There was a thread not to long ago on this subject and I am re-reading W.G.T. Shedd's "Calvinism: Pure and Mixed" in preparation for the ARP General Synod and came upon this quote from Shedd that I thought quite useful for the discussion, but that thread is now locked. 

(I especially love the example at the end that Shedd uses to illustrate this point):



> "There is sometimes misconception on this point. We have seen it stated that the members of the Presbyterian Church are not required or expected to hold the same doctrine with the officers; that is with the Pastor, Elders, or Deacons who must accept the Confession of Faith 'as containing the system of doctrine taught in the Holy Scriptures', but that the congregation need not.

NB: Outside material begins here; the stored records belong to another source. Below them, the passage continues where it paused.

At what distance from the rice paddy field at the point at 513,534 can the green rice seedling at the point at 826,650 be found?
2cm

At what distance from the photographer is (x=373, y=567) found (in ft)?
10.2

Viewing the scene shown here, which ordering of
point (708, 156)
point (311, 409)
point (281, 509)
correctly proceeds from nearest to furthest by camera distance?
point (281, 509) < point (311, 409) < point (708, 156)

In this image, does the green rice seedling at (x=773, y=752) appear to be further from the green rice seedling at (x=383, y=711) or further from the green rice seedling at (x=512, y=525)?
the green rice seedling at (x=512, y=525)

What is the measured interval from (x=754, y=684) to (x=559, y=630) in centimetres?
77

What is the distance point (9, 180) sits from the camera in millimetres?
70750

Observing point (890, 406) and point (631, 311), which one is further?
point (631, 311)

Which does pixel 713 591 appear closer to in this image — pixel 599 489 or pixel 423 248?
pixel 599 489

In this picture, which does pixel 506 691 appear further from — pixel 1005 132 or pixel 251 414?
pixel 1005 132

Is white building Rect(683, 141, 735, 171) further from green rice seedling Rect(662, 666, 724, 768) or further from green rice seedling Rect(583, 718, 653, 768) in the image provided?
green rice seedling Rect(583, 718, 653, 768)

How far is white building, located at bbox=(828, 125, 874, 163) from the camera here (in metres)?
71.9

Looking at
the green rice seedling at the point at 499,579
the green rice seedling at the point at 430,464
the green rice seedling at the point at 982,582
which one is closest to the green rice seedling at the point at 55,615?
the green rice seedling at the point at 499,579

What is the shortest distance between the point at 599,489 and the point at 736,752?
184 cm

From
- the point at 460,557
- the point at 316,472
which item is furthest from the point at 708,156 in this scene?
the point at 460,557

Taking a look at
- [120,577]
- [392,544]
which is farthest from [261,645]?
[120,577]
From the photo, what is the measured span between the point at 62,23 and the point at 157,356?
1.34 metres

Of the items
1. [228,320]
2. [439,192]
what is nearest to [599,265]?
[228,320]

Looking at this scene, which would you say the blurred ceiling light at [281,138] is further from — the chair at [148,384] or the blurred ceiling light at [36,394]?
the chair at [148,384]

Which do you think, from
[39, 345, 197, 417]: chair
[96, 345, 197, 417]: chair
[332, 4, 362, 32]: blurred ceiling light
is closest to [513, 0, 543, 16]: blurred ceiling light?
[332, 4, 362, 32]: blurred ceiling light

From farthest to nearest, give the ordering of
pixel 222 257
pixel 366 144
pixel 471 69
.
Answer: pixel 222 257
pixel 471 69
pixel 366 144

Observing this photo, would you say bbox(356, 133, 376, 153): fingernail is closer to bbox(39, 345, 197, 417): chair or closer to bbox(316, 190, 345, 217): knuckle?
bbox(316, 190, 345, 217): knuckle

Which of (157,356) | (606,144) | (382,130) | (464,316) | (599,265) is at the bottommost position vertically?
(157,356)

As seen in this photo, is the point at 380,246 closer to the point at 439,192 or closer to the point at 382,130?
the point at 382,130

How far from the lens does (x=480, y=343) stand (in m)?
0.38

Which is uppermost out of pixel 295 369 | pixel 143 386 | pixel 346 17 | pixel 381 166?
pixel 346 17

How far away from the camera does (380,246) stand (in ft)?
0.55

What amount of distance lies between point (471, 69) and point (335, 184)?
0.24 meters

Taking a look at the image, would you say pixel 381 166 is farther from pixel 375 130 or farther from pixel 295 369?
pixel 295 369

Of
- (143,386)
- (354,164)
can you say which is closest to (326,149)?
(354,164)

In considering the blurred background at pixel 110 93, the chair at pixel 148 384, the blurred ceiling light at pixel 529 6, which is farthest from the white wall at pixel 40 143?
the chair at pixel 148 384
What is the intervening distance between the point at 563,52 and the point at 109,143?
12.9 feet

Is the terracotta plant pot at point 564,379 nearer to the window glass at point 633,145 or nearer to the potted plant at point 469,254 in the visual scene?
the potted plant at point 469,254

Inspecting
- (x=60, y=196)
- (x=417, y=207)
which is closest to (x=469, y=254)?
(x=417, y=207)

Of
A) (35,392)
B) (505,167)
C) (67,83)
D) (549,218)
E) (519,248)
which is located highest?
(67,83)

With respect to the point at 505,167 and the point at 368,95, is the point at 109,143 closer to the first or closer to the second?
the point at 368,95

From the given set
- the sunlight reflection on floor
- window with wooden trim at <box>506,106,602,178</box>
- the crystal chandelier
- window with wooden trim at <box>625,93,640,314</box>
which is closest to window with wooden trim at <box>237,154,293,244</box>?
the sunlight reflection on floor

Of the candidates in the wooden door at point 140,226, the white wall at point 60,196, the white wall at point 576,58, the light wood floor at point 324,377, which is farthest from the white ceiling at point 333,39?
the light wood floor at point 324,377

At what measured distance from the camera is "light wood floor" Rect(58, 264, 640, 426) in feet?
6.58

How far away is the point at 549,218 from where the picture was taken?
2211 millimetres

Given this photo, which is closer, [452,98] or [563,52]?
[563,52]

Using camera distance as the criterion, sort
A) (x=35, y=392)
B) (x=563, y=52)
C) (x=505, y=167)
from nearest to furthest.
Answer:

But this error arises from confounding the toleration of a deficiency with the endorsement of it. Because a church session tolerates in a particular person, who gives evidence of faith in Christ, an error respecting foreordination, or even some abstruse point in the Trinity, or in the incarnation, it does not thereby endorse the error. It does not sanction his opinion on these subjects, but only endures it, in view of his religious experience on the vital points of faith and repentance, and with the hope that his subsequent growth in knowledge will bring him to the final rejection of it. The Presbyterian Church tolerates theatre-going in some of its members; that is to say, it does not discipline them for it. But it does not formally approve and sanction theatre-going. A proposition to revise the Confession by inserting a clause to this effect, in order to meet the wishes and practice of the minority of theatre-going members, would be voted down by the presbyteries." -- W.G.T. Shedd, "Calvinism: Pure and Mixed" pg. 9


----------